Podany fragment:

Zdjęć się nie leczy!
Dzisiaj opiszę przypadek pacjentki którą 3 neurochirurgów chciało kroić ale ona się niedała.
W czerwcu 2018 roku Pani Kasia lat 30 trafiła z potężnym bólem kręgosłupa i nogi do tego stopnia, że nie mogła wykonywać swojej pracy.
Ból był przy chodzeniu, staniu, siedzeniu zginaniu. Ulgę przynosiło tylko leżenie na lewym boku.
W badaniu MRI stwierdzono PKM na 7 mm i zwężenie kanału kręgowego tylko do 4 mm z kompresją na korzeń S1 do pilnej konsultacji neurochirurgicznej.
Pacjentka była pod osłoną leków przeciw bólowych, a mimo to przy próbie wprost w kręgosłupa lędźwiowego nie udało sie uzyskać bólu, a ból stwierdzono na 6/10 promieniujący do łydki. Przy próbie zgięcia pacjentka maksymalnie mogła dotknąć swoich kolan.
Po przeprowadzeniu diagnostyki i wstępnej terapii manualnej zalecono:
30 min terapii manualnej, Ultraelektrofonoforezę na Voltaren Max, Laser, Pole Magnetyczne.

Wycinek danych:
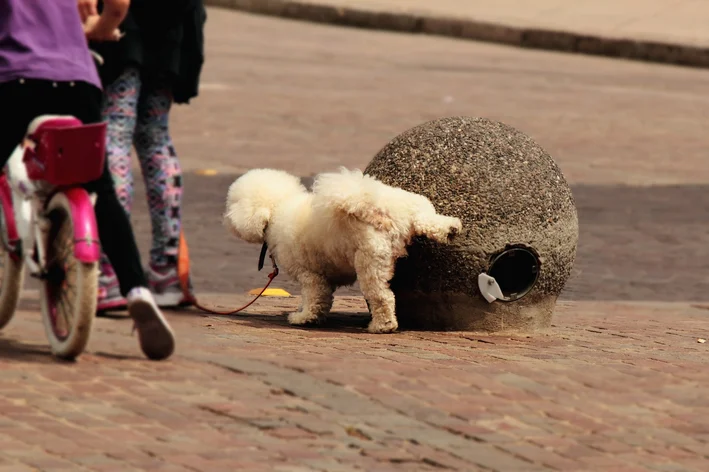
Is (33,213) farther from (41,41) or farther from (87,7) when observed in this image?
(87,7)

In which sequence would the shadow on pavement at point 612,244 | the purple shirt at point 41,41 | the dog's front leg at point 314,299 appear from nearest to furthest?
the purple shirt at point 41,41, the dog's front leg at point 314,299, the shadow on pavement at point 612,244

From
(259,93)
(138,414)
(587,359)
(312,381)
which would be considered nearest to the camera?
(138,414)

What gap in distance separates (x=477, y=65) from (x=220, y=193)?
8.80 meters

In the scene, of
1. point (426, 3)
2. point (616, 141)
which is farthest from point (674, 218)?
point (426, 3)

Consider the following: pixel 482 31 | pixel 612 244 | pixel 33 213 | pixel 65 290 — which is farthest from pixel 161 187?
pixel 482 31

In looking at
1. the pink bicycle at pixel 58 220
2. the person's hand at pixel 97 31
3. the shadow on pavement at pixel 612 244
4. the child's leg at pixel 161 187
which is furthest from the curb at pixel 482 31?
the pink bicycle at pixel 58 220

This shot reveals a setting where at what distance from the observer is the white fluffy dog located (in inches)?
271

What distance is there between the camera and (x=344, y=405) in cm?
562

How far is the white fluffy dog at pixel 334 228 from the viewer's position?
22.6 ft

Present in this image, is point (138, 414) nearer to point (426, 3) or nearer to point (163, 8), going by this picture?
point (163, 8)

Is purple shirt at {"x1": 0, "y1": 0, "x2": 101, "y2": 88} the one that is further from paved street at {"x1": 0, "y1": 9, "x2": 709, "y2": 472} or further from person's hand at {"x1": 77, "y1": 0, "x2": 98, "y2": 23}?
paved street at {"x1": 0, "y1": 9, "x2": 709, "y2": 472}

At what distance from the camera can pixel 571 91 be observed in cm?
1819

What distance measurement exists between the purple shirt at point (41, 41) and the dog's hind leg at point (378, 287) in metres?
1.51

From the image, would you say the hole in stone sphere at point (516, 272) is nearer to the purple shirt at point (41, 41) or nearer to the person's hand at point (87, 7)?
the person's hand at point (87, 7)
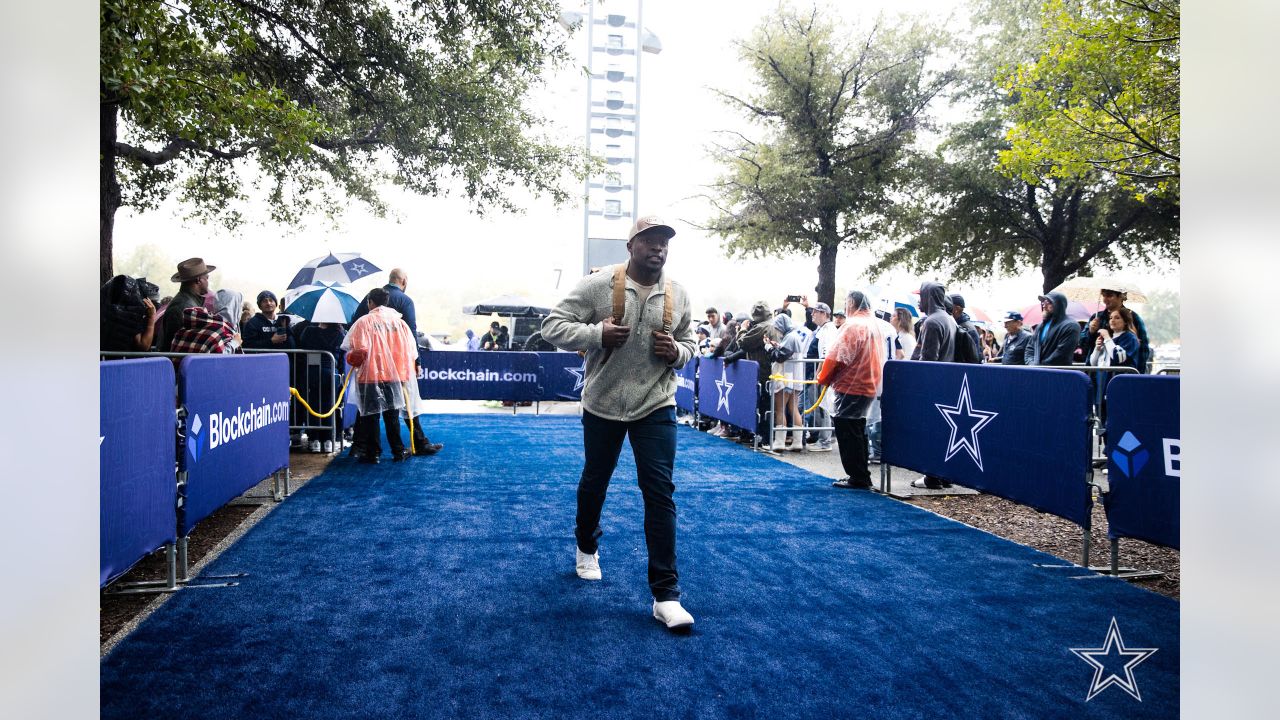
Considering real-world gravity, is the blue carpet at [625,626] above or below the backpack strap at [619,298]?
below

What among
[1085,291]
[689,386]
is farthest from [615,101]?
[1085,291]

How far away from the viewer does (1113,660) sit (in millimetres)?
3695

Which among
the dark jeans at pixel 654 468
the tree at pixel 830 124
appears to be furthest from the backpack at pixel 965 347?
the tree at pixel 830 124

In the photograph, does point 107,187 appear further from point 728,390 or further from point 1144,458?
point 1144,458

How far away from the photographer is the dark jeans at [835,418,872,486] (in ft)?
26.7

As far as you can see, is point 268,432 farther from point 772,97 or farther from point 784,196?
point 772,97

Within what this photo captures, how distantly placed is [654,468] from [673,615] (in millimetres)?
733

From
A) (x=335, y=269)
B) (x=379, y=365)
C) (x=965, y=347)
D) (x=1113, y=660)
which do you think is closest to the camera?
(x=1113, y=660)

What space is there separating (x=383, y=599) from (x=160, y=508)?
4.19 ft

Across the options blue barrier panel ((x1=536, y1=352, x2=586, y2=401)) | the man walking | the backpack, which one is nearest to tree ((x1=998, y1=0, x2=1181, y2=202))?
the backpack

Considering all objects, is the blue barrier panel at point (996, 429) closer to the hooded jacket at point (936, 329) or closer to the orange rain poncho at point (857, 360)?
the orange rain poncho at point (857, 360)

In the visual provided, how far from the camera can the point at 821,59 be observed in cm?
2373

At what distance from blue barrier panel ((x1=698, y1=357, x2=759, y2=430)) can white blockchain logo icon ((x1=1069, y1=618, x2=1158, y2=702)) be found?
284 inches

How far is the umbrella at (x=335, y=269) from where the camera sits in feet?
37.2
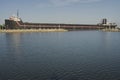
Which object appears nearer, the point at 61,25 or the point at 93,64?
the point at 93,64

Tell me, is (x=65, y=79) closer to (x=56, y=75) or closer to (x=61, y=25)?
(x=56, y=75)

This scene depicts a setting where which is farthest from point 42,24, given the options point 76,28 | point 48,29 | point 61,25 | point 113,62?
point 113,62

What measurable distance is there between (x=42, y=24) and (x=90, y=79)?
15816 cm

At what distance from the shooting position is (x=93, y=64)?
2917cm

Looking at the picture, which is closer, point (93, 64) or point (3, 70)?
point (3, 70)

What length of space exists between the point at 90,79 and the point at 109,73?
3.33 meters

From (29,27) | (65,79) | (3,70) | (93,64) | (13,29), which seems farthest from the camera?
(29,27)

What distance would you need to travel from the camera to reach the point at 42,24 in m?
178

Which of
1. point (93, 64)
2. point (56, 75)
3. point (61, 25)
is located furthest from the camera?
point (61, 25)

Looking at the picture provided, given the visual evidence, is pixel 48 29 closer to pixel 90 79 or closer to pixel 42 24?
pixel 42 24

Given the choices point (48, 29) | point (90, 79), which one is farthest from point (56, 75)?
point (48, 29)

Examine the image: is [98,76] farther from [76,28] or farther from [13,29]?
[76,28]

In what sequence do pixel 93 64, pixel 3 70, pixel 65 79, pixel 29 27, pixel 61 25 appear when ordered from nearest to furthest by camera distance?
pixel 65 79
pixel 3 70
pixel 93 64
pixel 29 27
pixel 61 25

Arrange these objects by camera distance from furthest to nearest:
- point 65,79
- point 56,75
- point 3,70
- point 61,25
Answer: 1. point 61,25
2. point 3,70
3. point 56,75
4. point 65,79
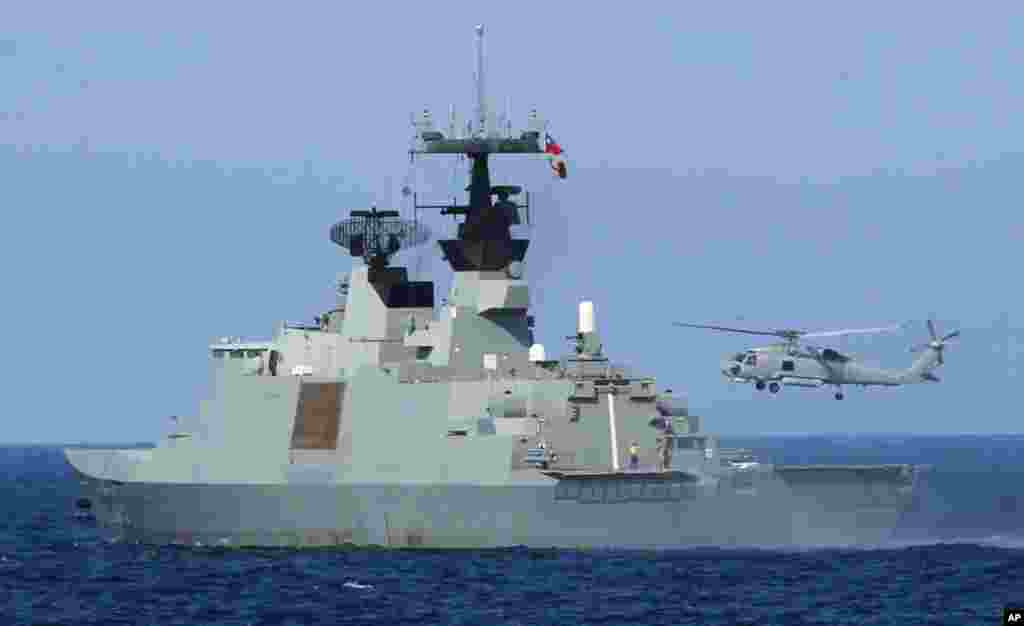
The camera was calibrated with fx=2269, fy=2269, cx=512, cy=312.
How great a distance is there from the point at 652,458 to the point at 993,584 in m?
6.43

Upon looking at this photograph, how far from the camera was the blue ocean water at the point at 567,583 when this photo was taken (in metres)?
33.7

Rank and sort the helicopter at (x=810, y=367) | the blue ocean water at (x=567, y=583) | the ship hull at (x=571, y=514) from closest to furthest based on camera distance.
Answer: the blue ocean water at (x=567, y=583) → the ship hull at (x=571, y=514) → the helicopter at (x=810, y=367)

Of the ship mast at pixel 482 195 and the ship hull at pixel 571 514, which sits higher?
the ship mast at pixel 482 195

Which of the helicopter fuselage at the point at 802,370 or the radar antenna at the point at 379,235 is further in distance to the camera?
the helicopter fuselage at the point at 802,370

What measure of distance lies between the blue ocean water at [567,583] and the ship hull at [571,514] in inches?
10.5

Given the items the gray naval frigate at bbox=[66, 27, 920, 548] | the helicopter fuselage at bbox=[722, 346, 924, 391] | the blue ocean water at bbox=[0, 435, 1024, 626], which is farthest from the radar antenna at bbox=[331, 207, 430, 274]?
the helicopter fuselage at bbox=[722, 346, 924, 391]

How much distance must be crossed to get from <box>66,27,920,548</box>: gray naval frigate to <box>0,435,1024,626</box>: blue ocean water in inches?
18.8

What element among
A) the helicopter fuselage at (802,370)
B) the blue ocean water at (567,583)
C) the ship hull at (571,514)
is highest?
the helicopter fuselage at (802,370)

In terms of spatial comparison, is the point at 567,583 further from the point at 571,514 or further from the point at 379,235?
the point at 379,235

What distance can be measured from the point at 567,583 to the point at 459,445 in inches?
164

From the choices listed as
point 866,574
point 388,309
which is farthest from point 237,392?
point 866,574

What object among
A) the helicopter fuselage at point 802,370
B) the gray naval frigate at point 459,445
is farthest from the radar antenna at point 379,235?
the helicopter fuselage at point 802,370

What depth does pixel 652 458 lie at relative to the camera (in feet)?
130

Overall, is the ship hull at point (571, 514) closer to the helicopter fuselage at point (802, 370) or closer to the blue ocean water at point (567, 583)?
the blue ocean water at point (567, 583)
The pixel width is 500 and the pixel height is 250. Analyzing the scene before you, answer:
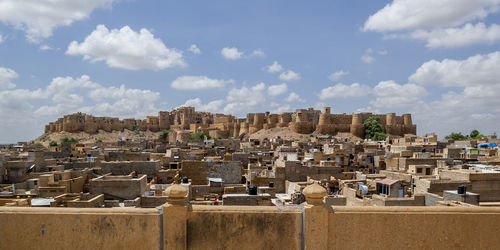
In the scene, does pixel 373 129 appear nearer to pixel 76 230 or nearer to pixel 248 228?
pixel 248 228

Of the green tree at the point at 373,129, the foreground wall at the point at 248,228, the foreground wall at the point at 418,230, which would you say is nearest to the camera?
the foreground wall at the point at 248,228

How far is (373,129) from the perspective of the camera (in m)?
67.6

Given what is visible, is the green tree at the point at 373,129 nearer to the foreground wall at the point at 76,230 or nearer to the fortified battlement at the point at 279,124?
the fortified battlement at the point at 279,124

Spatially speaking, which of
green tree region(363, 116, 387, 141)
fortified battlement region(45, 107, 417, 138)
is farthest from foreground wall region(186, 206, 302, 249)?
fortified battlement region(45, 107, 417, 138)

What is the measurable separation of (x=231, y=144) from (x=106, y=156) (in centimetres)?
1875

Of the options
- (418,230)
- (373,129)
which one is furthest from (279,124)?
(418,230)

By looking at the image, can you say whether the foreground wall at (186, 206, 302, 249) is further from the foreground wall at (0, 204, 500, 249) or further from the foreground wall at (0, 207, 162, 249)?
the foreground wall at (0, 207, 162, 249)

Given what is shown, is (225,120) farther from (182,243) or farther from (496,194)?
(182,243)

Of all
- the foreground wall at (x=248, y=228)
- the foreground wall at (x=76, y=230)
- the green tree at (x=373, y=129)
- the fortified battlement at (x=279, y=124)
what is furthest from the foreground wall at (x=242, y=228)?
the fortified battlement at (x=279, y=124)

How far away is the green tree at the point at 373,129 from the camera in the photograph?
6469cm

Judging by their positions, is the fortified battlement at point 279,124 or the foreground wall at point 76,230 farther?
the fortified battlement at point 279,124

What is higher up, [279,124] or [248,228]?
[279,124]

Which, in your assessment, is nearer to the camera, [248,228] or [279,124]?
[248,228]

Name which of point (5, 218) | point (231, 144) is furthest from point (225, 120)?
point (5, 218)
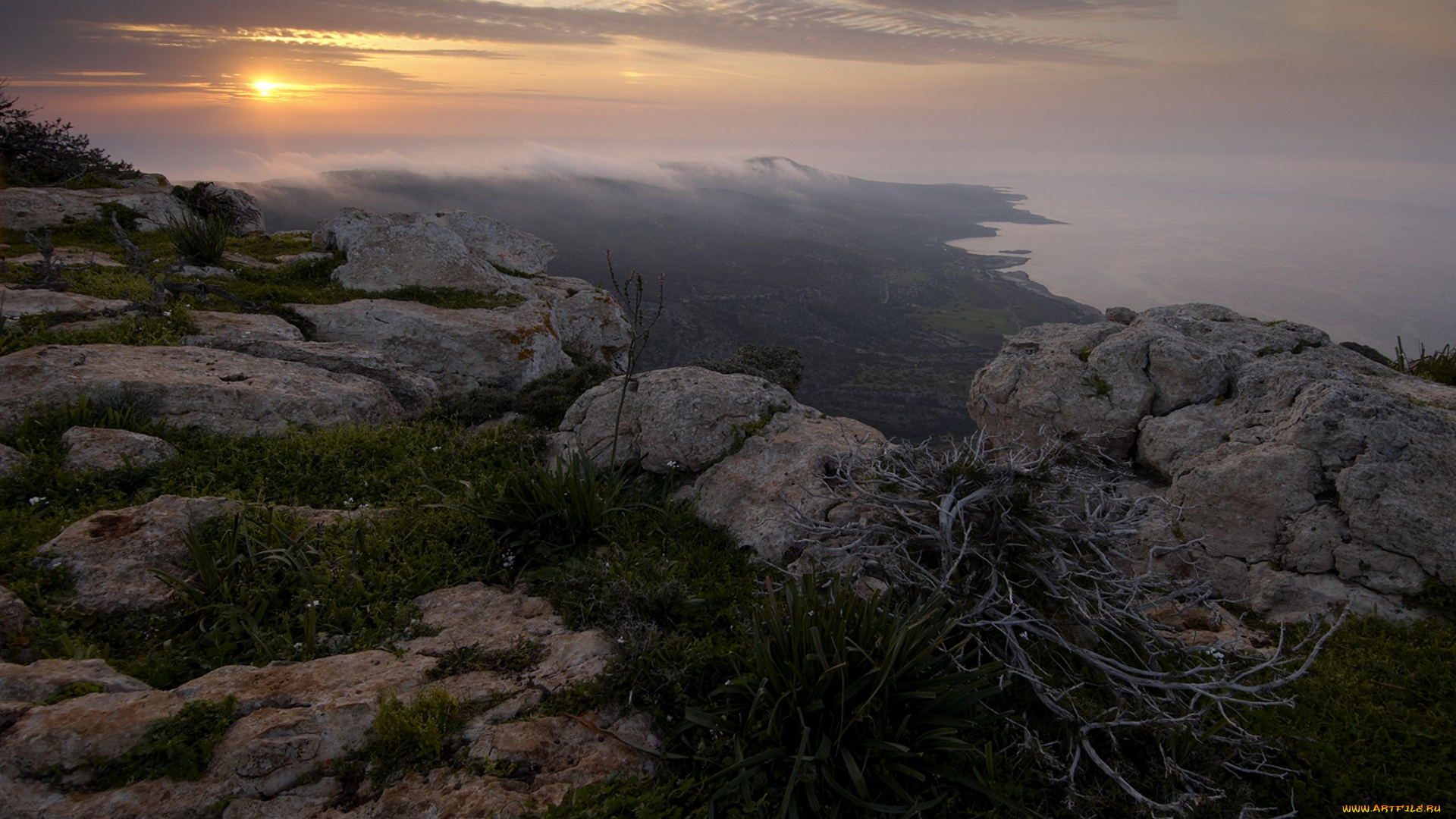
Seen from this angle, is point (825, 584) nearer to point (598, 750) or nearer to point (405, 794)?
point (598, 750)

Do zrobienia:
**a.** Co według tekstu o leczeniu pacjentki z bólem kręgosłupa przynosiło jej ulgę?
**b.** Rozwiń tekst o leczeniu pacjentki z bólem kręgosłupa, dopisując dalszy ciąg po jego ostatnim zdaniu.
Dane nie mają żadnego związku z tekstem.

Wyniki zadań:
**a.** Ulgę przynosiło jej tylko leżenie na lewym boku.

**b.**
Pacjentka po pierwszym dniu terapii manualnej na wizycie diagnostycznej czuła wyraźną poprawę. Dolegliwości się istotnie zmniejszyły, a zakres ruchomości poprawił.
Przeprost po terapii Zgięcie po terapii
Jak widać nawet z tak ogromną przepukliną krążka między kręgowego można wykonać pełne zgięcie do podłogi.
Pani Kasia mimo swojej przepukliny uniknęła operacji, jednak mimo pełnych zakresów ruchomości i braku bólu. Ciągle dba o swój kręgosłup przestrzegając zasad ergonomii pracy oraz wykonuje zalecone ćwiczenia domu. Ze względu na obciążenia w swojej pracy reguralarnie odwiedza gabinet by utrzymać stan swojego dobrodziejstwa.